### Exercise text
*** Block opens ***

During a curtesy visit to the head warden of the medium security reformatory
he said.. 'Of course you have my permission to go out there
but why.. or what do you think to see or find?'

I expect I will find rattlesnakes sir, or even copperheads..
as nobody has been out there in 100 years
its the forbidden lands.. off limits

He thought that over for a second or 30, musing
Maybe he was going back to the memory bank
when he was fascinated by preying mantis or butterflies

'I have a full schedule today
could I join you some day soon?
I would love to explore out there'

We laughed together..
It was a hammer meets nail square moment
and we both held a hammer
We did the hike later.. he saw the rattle snakes
and he turned to me..

'You have surprising backers Tom ..
I see why..'
Well, was I chuffed.. jaysus..
We could lean in
look upon sunning rattlesnakes
for a close up exam
Top that & I buy the beers

This where part of my belief in Environment springs from
My belief is not complicated
I don't swim with Orca
I am more rattlesnake

My appraisal of government re
legislation or protections is complicated
Do the right thing.. or suck air

Owen Gray said...

*** Block closes ***

### Complete the following
A. List every kind of animal named in the piece about the hike into the forbidden lands.
B. Write a continuation of the piece about the hike into the forbidden lands, starting after its final line.

### Available data
*** Block opens ***

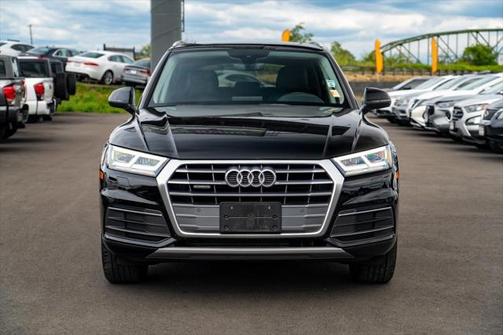 2020 Audi Q5 45 Premium Plus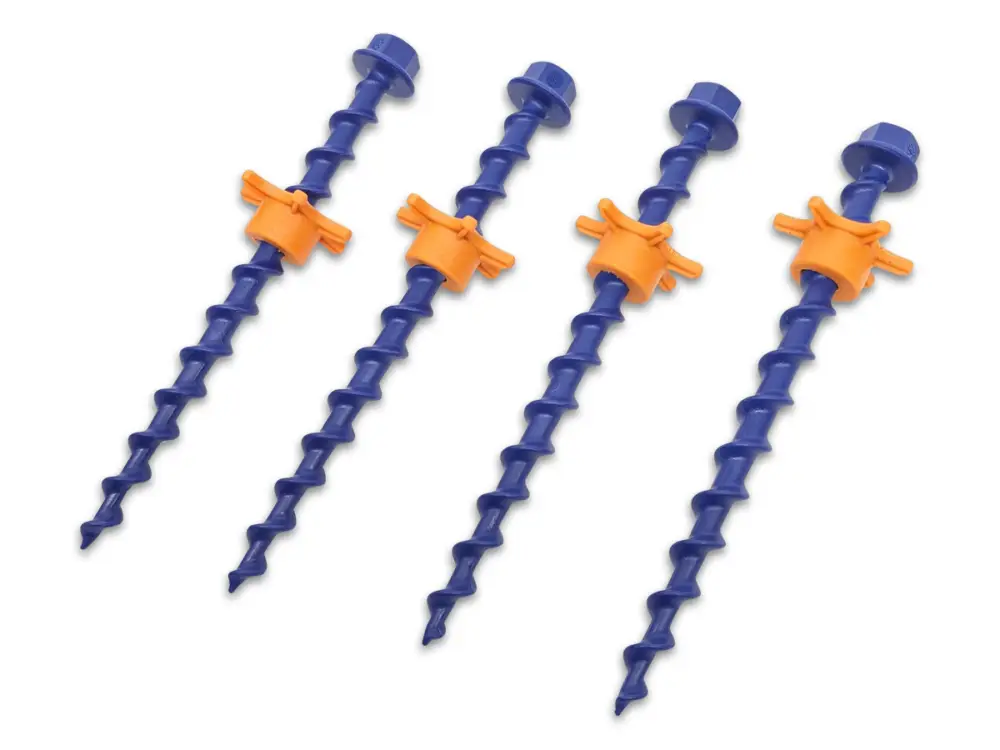 Compra Adesso Peggy Peg Peg & Stop N picchetti a vite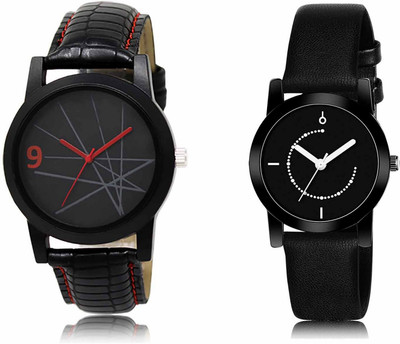 swaroopya LR08-LR253 Analog Watch  - For Men & Women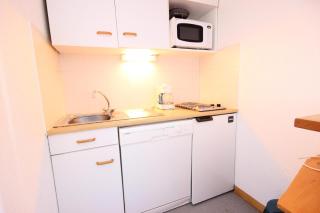 Résidence Cret De L'ours 1 - Appartement 2 pièces 5 personnes à Vallandry proche des pistes et des commerces MAE-2084 - Peisey-Nancroix - 5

*** Block closes ***

### Responses for each task
A. rattlesnakes, copperheads, preying mantis, butterflies, Orca

B.
Unfortunately, Cap, that's a well worn strategy. We should know it well by now.

Owen Gray said...

When push comes to shove on the environment, Sal, it's really hard to get people to do the right thing.

The Mound of Sound said...

Earth Day was yesterday and I used it to mull over the first half record of Trudeau's premiership: the grand promises of his election campaign, his appearance at the Paris climate summit where, on Dec. 5, 2015, he told the assembly that "Canada is back" to warm applause.

I wrote of how Trudeau rode to power on a legendary name that he then failed to grow into. It all turned to be words, not deeds. Instead of being the overdue generational transition of power, Trudeau instead proved to be of the older generation, too hesitant, timid and feeble for the heavy lifting required of the challenging times in which we find ourselves. As layer by layer peeled off we began to see someone who resembled Harper in too many ways.

Harris is wrong in commending Trudeau for the assisted dying bill. The constitutional right to this humanitarian relief was not of his doing. The Supreme Court of Canada, in a rare 9 to 0, per curiam decision, established that this is a right of all Canadians under the Charter of Rights and Freedoms. Trudeau had no choice in the matter, took no risk. What was he going to do, place his government outside the law? What he and Wilson-Raybould actually did was to whittle down the decision of the SCC as a sop to Trudeau's religious ideology. That was shameful.

Lorne said...

Just as in Ontario, where the sale of Hydro One meant I could no longer support Kathleen Wynne, Trudeau's betrayal of his electoral reform promise and his abysmal performance on the environment mean his party will not be getting my support in 2019, Owen.

Owen Gray said...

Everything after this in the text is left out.